Job – The line containing "Is the wet stone" marks the start; return it and every line after it in the listing below, exactly, through the last.

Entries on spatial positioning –
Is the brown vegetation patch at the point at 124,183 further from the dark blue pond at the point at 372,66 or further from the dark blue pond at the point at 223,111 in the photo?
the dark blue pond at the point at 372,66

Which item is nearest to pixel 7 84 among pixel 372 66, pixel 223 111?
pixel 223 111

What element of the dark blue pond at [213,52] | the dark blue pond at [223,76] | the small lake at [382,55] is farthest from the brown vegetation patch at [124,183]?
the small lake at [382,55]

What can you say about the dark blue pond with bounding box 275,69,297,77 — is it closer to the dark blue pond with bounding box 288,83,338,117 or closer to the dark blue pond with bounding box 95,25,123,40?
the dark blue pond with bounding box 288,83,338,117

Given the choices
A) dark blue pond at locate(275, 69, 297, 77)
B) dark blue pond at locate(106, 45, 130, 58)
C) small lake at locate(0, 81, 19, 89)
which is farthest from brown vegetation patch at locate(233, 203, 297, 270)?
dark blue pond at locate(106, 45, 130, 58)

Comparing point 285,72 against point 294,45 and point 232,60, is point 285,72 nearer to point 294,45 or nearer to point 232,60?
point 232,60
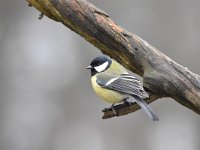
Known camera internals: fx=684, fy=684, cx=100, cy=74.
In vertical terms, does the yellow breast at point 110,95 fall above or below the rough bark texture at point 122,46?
below

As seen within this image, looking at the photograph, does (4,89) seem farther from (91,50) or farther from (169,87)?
(169,87)

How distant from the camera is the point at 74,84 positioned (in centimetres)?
789

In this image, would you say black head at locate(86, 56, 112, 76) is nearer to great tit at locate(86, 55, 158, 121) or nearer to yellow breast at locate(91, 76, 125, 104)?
great tit at locate(86, 55, 158, 121)

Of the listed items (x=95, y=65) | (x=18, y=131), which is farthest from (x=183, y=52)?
(x=95, y=65)

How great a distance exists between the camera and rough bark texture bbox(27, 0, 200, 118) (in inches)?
161

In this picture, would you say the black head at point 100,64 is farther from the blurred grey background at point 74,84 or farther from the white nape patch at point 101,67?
the blurred grey background at point 74,84

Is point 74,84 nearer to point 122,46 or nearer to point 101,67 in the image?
point 101,67

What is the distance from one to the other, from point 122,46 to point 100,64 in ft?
1.11

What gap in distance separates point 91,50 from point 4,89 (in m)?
1.16

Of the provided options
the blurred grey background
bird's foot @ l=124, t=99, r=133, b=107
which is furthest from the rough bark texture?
the blurred grey background

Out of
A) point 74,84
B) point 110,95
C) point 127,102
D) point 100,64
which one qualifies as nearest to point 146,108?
point 127,102

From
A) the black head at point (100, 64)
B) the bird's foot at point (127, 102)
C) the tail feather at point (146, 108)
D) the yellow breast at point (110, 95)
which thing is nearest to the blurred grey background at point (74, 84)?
the black head at point (100, 64)

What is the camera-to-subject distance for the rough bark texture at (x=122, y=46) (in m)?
4.10

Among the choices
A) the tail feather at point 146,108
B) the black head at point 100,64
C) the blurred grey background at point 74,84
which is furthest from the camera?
the blurred grey background at point 74,84
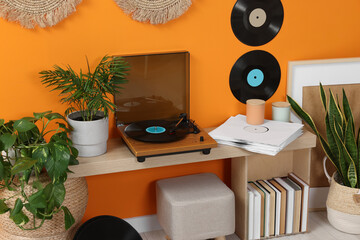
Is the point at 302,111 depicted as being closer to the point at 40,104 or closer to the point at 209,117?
the point at 209,117

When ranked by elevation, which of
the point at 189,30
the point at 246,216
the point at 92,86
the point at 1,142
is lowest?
the point at 246,216

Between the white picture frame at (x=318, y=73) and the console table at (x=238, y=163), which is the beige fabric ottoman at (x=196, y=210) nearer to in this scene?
the console table at (x=238, y=163)

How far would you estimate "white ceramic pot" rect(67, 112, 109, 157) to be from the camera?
212 cm

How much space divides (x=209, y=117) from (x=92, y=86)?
714 millimetres

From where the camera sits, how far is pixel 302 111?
2.55 metres

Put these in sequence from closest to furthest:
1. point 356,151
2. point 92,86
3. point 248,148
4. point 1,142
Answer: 1. point 1,142
2. point 92,86
3. point 248,148
4. point 356,151

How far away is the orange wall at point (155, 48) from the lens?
225 centimetres

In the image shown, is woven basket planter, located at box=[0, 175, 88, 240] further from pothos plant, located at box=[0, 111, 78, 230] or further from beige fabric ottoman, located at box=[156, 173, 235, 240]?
beige fabric ottoman, located at box=[156, 173, 235, 240]

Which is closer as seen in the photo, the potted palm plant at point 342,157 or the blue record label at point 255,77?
the potted palm plant at point 342,157

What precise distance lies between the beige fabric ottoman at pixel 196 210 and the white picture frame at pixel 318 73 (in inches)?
25.6

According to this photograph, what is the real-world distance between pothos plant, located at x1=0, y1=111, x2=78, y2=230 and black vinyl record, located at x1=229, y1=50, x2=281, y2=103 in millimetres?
956

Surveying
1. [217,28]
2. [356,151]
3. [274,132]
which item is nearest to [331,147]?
[356,151]

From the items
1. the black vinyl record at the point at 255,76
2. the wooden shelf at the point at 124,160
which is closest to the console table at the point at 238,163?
the wooden shelf at the point at 124,160

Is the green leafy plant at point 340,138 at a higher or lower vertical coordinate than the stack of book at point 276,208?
higher
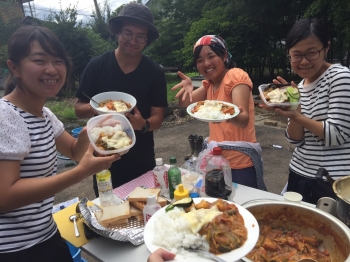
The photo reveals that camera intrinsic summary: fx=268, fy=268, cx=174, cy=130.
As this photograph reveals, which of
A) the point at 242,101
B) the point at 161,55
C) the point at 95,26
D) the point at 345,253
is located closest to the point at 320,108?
the point at 242,101

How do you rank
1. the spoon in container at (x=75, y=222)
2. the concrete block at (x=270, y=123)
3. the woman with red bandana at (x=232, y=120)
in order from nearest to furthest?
the spoon in container at (x=75, y=222) < the woman with red bandana at (x=232, y=120) < the concrete block at (x=270, y=123)

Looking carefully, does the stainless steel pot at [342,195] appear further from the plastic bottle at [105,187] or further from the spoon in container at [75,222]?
the spoon in container at [75,222]

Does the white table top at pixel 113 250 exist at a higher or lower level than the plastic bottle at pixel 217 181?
lower

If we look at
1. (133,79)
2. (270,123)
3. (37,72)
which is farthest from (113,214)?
(270,123)

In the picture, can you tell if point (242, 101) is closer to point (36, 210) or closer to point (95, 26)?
point (36, 210)

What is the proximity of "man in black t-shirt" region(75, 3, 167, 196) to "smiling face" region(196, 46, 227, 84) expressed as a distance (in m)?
0.47

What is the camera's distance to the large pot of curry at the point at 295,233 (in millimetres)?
1398

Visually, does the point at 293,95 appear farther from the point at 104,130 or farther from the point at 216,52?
the point at 104,130

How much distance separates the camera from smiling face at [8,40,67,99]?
4.86ft

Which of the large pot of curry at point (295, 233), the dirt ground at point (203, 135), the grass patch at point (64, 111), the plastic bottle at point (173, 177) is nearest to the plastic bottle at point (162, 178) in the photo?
the plastic bottle at point (173, 177)

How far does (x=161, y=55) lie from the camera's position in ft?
54.6

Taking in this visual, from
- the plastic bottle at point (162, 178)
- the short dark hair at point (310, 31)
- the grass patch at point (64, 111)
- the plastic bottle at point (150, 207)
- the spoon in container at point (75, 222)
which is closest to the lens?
the plastic bottle at point (150, 207)

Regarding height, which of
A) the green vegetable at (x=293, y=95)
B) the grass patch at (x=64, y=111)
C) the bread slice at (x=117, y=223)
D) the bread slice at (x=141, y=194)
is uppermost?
the green vegetable at (x=293, y=95)

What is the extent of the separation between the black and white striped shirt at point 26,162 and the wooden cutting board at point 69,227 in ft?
0.72
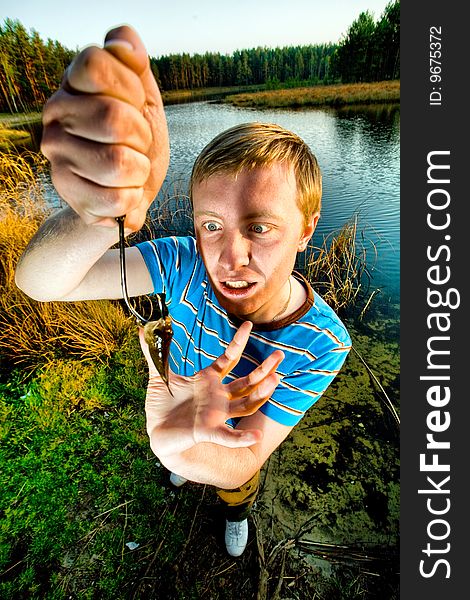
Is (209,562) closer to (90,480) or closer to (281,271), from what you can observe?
(90,480)

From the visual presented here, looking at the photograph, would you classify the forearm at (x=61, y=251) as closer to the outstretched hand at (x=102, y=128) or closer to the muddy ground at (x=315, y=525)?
the outstretched hand at (x=102, y=128)

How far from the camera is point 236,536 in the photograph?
2178mm

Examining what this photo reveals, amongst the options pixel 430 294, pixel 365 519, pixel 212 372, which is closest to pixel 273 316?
pixel 212 372

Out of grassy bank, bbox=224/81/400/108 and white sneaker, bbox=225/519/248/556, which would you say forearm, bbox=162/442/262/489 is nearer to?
white sneaker, bbox=225/519/248/556

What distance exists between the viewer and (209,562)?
2.20 m

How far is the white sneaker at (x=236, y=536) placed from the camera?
2.18m

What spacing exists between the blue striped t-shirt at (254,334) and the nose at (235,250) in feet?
0.97

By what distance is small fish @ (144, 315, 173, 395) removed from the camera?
121 cm

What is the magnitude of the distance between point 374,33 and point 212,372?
194ft

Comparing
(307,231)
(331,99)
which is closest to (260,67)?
(331,99)

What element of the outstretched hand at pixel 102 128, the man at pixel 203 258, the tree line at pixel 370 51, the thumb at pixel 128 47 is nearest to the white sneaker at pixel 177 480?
the man at pixel 203 258

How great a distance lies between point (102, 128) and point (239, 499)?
2.10m

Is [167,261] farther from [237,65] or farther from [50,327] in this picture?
[237,65]

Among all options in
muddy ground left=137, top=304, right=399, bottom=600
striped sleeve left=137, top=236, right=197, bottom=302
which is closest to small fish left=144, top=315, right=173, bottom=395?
striped sleeve left=137, top=236, right=197, bottom=302
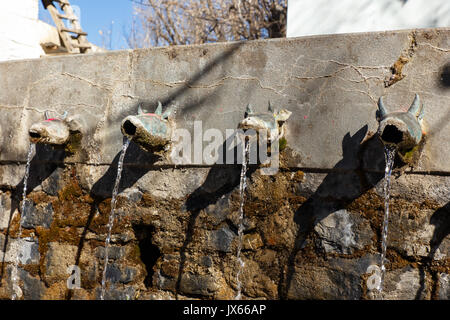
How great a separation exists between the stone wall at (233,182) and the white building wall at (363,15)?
1.56 m

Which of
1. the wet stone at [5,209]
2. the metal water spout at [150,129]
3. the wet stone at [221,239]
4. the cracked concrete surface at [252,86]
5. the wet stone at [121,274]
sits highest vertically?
the cracked concrete surface at [252,86]

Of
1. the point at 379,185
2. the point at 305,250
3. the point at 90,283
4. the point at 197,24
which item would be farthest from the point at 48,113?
the point at 197,24

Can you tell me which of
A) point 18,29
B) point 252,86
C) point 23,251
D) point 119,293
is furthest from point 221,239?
point 18,29

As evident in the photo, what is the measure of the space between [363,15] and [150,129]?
248cm

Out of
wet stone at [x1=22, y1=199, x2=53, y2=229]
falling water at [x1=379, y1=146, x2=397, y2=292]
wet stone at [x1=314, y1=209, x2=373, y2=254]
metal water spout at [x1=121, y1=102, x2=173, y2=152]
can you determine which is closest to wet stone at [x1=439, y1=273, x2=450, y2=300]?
falling water at [x1=379, y1=146, x2=397, y2=292]

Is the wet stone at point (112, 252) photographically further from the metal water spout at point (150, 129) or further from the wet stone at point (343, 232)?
the wet stone at point (343, 232)

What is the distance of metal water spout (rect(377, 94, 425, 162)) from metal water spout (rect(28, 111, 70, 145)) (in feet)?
6.11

Exercise response –
Is the wet stone at point (112, 252) photographically further from the metal water spout at point (150, 129) or further from the wet stone at point (343, 232)?
the wet stone at point (343, 232)

What is the distance of metal water spout (rect(377, 94, 425, 162)) from metal water spout (rect(28, 111, 70, 145)) (in feet)?
6.11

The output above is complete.